Der Empörungssturm veranlasste Präsident Erdoğan schließlich zu einem Rückzieher. Er twitterte am 26. Januar, dass er nicht Sezen Aksu gemeint habe, als er vom Herausreißen von Zungen sprach.

 

Journalismus ist keine Terrorpropaganda

Der Europäische Gerichtshof für Menschenrechte (EGMR) hatte im Mai 2017 versprochen, den Fall »vorrangig und in kürzestmöglicher Zeit« zu behandeln. Am Dienstag voriger Woche war es dann so weit, das Urteil wurde schriftlich verkündet. Der EGMR entschied, dass die Inhaftierung Deniz Yücels in der Türkei un­angemessen und die Einschränkung seines Rechts auf freie Meinungsäußerung nicht hinreichend gerechtfertigt gewesen sei. Überdies sei die Yücel vom türkischen Verfassungsgericht zugestandene finanzielle Entschädigung zu gering, er habe ein Anrecht auf 12 300 Euro Schadensersatz sowie die Erstattung von 1 000 Euro an Verfahrenskosten.

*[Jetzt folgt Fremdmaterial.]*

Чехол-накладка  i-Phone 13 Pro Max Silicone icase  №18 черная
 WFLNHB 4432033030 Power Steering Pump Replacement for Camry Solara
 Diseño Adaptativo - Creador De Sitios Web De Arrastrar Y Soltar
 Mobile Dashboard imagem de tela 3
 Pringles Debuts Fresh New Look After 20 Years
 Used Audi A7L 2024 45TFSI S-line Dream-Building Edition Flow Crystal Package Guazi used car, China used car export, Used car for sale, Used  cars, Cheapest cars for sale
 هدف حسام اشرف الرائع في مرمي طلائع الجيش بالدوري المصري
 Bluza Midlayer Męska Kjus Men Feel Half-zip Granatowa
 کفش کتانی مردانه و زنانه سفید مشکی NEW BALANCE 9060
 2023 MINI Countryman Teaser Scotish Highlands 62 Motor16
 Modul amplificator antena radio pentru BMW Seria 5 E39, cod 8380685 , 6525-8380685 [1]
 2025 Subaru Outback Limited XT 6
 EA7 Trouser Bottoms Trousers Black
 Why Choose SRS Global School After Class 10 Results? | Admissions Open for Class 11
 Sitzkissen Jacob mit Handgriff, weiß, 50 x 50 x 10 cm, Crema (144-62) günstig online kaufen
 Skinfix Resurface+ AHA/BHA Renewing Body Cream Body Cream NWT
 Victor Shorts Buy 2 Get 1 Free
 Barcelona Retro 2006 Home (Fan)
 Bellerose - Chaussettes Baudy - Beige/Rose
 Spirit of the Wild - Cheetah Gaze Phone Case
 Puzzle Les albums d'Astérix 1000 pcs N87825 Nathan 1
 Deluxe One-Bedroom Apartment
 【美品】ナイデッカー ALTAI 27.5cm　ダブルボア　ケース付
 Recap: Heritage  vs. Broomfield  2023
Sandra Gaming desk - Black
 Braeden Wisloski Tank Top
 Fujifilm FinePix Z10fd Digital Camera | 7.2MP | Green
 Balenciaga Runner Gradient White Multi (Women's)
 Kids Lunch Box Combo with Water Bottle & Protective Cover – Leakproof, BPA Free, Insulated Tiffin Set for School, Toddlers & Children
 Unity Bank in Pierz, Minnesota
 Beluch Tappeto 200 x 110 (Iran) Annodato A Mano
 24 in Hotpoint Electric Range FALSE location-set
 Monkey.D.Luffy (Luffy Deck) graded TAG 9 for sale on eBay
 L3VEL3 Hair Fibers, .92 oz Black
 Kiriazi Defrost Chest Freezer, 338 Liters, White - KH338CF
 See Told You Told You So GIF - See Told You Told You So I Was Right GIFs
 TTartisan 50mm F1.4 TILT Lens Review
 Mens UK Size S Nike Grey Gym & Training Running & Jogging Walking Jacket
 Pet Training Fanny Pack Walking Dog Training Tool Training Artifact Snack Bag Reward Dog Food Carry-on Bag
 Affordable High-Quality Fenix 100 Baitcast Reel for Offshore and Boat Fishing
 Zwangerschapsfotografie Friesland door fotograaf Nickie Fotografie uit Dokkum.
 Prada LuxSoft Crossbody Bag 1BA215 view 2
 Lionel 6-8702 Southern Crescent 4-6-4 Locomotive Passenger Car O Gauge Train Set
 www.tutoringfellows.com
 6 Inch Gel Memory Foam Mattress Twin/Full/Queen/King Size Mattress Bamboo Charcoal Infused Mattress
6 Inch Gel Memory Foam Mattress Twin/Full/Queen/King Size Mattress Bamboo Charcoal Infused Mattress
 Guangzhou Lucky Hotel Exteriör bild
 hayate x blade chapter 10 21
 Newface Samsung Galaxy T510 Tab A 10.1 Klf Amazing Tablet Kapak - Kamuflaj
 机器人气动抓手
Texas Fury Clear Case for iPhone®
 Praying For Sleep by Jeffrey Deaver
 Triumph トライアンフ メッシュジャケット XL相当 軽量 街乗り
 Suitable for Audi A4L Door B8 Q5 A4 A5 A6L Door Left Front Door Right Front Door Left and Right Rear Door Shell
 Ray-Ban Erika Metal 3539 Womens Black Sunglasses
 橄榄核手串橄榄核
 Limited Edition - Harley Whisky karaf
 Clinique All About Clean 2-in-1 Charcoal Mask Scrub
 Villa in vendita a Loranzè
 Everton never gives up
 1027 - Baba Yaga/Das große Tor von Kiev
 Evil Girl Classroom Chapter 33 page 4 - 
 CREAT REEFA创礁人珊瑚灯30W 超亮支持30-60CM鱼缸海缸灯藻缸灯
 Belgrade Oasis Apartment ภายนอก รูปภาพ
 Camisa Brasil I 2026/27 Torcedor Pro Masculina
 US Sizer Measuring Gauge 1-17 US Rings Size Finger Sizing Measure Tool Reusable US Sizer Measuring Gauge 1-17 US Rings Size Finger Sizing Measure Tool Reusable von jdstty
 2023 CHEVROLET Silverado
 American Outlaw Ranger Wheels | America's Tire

Deniz Yücel, ein ehemaliger Redakteur der Jungle World, war zum Zeitpunkt seiner Inhaftierung am 27. Februar 2017 Korrespondent der Welt in der Türkei. Ihm wurde »Terrorpropaganda« ­vorgeworfen. Gegen die Inhaftierung wandte sich eine breite Solidaritätskampagne, am 16. Februar 2018 wurde er freigelassen.

Yücel bezeichnete das nun ergangene Urteil als »nur in Teilen erfreulich«. Es sei enttäuschend, dass »der EGMR keinen Verstoß ­gegen das Folterverbot festgestellt hat – trotz der neunmonatigen Isolationshaft, trotz der körperlichen und psychologischen Misshandlung, der ich im Hochsicherheitsgefängnis Silivri Nr. 9 drei Tage lang ausgesetzt war«. Überdies habe das Gericht die politische Motivation des Verfahrens nicht festgestellt. Das Urteil ist nicht rechtskräftig und kann von Yücel und der Türkei gleichermaßen angefochten werden.